Konsolidierung …

Ich hatte ja schon erwähnt, daß ich im heimischen Serverpark ausmiste; heute stand die Abschaltung eines Dual-Pentium-III-Monsters auf dem Programm, welches jahrelang als File-, Mail-, Proxy- und LTSP- und VMware-Server (1x XP) diente, in seiner Hochzeit beherbegte das Schätzchen wohl 8 250 GB-IDE-Platten … Und der Mailserver lief als UML-Instanz mit, jener war Jahre vorher von einem separaten AMD-K2 darauf migriert worden.

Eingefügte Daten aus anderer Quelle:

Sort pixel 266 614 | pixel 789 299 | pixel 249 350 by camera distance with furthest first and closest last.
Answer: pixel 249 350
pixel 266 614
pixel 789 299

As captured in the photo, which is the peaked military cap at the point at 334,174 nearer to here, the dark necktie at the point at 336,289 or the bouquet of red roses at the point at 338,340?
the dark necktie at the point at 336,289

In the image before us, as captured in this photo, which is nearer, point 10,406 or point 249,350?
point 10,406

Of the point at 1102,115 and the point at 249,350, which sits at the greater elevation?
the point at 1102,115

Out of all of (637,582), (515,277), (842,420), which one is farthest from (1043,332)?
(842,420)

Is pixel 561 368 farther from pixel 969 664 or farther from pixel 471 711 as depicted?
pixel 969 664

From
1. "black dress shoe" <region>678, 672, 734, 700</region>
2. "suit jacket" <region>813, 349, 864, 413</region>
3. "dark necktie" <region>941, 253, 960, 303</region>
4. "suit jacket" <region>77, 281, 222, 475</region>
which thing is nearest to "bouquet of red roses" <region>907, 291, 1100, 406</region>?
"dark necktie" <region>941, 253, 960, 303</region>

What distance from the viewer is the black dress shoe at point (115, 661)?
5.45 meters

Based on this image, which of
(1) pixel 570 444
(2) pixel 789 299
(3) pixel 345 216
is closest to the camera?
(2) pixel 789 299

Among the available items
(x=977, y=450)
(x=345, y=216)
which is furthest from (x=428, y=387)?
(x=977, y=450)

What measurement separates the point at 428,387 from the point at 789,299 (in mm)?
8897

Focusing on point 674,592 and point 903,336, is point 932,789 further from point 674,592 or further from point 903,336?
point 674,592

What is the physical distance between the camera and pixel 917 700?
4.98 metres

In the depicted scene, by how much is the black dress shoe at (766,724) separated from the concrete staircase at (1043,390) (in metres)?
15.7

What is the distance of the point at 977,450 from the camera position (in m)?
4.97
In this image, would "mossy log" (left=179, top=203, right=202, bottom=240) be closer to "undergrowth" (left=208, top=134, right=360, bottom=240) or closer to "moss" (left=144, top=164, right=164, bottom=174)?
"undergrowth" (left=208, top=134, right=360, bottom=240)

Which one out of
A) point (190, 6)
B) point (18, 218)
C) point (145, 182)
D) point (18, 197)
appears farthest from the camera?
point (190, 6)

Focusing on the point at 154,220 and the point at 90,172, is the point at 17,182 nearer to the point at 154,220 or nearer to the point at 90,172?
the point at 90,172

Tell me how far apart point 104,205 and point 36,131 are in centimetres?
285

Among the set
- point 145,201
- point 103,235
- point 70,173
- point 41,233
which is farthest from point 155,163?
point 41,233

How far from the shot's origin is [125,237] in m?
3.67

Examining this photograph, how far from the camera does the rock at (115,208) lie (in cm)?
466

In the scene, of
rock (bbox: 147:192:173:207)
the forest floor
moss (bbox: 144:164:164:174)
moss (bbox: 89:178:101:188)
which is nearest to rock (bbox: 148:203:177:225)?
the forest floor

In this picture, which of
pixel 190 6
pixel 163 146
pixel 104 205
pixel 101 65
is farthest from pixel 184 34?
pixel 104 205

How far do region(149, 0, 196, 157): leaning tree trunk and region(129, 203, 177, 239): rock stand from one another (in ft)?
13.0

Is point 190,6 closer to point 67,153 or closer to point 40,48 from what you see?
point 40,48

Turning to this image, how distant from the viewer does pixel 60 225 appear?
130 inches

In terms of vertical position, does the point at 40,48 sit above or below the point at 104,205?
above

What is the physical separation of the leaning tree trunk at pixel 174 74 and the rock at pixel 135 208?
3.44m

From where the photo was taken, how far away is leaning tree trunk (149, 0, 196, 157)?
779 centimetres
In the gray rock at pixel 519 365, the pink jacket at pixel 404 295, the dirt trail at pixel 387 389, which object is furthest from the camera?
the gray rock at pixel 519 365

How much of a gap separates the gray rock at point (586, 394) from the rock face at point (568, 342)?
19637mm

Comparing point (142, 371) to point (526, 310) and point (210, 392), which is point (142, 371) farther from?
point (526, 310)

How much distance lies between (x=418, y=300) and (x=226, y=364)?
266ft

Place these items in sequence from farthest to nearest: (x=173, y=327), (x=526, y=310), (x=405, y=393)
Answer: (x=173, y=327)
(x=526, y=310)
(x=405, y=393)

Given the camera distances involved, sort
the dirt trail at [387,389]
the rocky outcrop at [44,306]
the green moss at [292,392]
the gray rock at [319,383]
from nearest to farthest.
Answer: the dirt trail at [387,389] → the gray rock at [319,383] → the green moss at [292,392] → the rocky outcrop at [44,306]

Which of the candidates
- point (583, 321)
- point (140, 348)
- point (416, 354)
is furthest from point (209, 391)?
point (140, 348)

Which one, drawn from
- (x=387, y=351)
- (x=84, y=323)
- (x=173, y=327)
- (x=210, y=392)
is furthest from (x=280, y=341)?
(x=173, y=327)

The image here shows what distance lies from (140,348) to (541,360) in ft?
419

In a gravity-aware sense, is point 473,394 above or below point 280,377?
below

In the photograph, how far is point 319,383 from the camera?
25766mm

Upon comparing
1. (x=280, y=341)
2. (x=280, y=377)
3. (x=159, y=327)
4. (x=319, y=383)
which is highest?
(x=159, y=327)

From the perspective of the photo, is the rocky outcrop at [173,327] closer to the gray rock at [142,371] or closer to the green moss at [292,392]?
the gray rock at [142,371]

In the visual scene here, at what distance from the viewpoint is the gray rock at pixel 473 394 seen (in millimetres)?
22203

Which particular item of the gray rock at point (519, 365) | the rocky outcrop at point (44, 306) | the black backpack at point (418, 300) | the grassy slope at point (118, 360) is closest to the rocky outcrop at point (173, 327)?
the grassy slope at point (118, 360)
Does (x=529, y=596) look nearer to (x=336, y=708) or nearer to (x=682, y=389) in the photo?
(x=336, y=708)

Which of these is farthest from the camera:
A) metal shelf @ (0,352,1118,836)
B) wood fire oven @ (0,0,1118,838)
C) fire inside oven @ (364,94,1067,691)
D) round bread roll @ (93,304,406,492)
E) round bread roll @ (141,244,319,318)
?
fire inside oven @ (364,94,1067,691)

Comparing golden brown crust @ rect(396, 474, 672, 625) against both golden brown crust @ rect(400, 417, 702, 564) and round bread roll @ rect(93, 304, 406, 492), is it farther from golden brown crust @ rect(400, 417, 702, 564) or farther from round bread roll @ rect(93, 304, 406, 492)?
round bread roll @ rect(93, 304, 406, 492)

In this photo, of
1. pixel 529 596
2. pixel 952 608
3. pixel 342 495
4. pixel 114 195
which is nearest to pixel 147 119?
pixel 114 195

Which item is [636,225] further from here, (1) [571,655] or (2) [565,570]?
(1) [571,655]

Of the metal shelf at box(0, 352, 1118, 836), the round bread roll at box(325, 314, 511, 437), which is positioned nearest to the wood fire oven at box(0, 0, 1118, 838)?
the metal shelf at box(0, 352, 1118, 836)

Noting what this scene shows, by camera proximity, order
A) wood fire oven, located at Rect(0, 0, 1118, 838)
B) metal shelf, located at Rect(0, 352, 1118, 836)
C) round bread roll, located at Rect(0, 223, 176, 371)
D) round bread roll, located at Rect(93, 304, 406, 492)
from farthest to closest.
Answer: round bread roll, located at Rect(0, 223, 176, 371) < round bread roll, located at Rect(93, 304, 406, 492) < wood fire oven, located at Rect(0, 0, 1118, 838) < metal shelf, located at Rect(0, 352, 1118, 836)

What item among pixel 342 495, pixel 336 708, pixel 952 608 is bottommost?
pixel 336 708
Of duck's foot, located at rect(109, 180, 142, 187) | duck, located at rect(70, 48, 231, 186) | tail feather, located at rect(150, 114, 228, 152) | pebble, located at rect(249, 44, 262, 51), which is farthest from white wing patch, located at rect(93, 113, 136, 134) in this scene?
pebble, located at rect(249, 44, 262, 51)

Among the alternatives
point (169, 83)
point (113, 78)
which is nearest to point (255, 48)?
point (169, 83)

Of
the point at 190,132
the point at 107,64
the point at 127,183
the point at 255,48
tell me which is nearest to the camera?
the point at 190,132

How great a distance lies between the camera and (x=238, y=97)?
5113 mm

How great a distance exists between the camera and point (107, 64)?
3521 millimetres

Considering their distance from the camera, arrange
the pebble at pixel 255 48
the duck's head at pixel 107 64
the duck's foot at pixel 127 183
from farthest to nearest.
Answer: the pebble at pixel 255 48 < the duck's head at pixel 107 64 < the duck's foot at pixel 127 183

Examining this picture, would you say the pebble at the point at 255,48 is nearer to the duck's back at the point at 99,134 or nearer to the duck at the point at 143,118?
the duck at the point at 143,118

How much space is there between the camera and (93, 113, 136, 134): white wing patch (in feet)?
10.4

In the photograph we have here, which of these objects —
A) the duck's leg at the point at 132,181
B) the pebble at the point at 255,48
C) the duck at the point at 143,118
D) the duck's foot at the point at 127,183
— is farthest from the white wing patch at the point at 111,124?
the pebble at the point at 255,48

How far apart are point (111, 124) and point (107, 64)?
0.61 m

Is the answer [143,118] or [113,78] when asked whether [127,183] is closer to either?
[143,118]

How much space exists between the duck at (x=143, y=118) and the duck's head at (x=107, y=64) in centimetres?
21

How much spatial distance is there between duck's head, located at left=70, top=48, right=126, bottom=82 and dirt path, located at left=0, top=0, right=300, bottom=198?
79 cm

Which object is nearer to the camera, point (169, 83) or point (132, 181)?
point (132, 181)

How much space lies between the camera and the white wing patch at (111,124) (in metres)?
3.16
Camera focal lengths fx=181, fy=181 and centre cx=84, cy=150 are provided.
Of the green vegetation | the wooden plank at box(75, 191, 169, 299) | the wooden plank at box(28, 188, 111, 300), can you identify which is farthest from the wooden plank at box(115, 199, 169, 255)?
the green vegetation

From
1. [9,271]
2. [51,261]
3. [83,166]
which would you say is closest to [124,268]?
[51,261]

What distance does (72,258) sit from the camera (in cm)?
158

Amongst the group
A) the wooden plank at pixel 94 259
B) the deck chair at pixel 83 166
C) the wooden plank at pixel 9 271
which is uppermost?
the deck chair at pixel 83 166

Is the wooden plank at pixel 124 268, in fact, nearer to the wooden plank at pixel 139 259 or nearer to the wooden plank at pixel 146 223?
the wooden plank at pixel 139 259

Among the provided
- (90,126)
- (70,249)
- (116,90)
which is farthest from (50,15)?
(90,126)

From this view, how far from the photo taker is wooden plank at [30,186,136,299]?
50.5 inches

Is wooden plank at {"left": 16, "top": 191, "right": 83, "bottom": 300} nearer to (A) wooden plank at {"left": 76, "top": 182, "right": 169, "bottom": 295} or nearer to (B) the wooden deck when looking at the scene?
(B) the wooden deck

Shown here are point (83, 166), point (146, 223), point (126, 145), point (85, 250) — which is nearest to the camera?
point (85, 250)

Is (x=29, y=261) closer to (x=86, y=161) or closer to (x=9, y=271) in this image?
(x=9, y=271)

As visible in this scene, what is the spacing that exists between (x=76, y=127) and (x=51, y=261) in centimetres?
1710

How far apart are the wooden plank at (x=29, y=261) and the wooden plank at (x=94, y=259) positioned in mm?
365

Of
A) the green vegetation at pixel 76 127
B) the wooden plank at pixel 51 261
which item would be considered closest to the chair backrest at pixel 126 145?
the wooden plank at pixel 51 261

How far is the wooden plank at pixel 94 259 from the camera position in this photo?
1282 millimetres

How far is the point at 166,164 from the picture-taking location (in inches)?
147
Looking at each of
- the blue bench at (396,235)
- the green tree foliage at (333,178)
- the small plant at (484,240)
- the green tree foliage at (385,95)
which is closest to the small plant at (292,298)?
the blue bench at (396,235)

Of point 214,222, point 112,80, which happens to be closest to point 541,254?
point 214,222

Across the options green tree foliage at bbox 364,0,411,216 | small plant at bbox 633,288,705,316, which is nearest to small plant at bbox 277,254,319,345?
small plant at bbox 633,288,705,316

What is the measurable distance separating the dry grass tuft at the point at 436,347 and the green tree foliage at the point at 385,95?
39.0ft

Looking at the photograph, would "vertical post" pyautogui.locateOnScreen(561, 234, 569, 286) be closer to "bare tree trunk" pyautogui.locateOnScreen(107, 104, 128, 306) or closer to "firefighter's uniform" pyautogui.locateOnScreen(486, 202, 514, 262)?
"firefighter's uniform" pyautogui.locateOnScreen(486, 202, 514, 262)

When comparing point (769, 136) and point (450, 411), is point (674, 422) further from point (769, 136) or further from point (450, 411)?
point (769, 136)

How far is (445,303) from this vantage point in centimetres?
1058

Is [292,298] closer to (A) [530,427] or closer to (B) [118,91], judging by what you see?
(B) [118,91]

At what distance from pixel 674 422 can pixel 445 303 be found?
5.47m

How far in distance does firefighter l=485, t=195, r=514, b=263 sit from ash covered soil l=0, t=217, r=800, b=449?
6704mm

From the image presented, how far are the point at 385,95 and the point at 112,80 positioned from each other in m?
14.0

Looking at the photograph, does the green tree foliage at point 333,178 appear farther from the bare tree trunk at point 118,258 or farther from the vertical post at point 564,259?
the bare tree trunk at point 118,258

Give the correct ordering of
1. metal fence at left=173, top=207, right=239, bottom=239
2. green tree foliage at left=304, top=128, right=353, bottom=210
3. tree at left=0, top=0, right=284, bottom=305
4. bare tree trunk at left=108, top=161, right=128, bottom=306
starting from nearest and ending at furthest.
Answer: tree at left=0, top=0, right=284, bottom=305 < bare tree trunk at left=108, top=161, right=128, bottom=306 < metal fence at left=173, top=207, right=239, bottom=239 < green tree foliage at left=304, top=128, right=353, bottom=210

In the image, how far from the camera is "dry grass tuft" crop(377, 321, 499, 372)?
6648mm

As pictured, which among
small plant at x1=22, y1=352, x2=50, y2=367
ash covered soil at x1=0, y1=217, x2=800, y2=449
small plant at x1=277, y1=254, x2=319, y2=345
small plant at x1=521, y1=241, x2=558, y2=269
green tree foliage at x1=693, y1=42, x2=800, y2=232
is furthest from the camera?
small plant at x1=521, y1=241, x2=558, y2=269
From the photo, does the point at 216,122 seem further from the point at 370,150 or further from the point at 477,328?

Anders als beim Umzug der UML-Instanz vom Fedora-Core-3-Unterbau auf Ubuntu 9.10 – was ganz nicht klappte und auch die Migration in eine VMware-Instanz jenes alten Red-Hat-7.x-Geraffels habe ich dann doch gelassen und stattdessen es doch letztlich mit heutiger Software neu aufgesetzt – und der VMware-Instanz – VMware-Server 2 mochte mich gar nicht, aber mit VMware-Server 1 habe ich es letztlich hinbekommen – waren dieses Mal nur kleinere Hürden zu nehmen: Die initrd mußte natürlich angepaßt werden, das Filesystem mußte mit 128er inode-size ein zweites Mal gebaut werden (inkl. tar-pipe zum Kopieren der 60 GB Altlast-Daten vom 256er-Filesystem auf das 128er, beides natürlich virtuelle VMware-Disks) damit der angestaubte grub auch die Dateien lesen kann – die VM habe ich angelegt, Fedora 12 Live gebootet, die FS angelegt und dann die Daten per tar-nc-Pipe vom orginalen ins virtuelle System befördert, das dann unter /hostname gemountet und mit chroot /hostname mit grub-install Spaß gehabt … –, kurzum: ein paar doofe Stolpersteine, aber nichts, was wirklich schwerwiegend wäre.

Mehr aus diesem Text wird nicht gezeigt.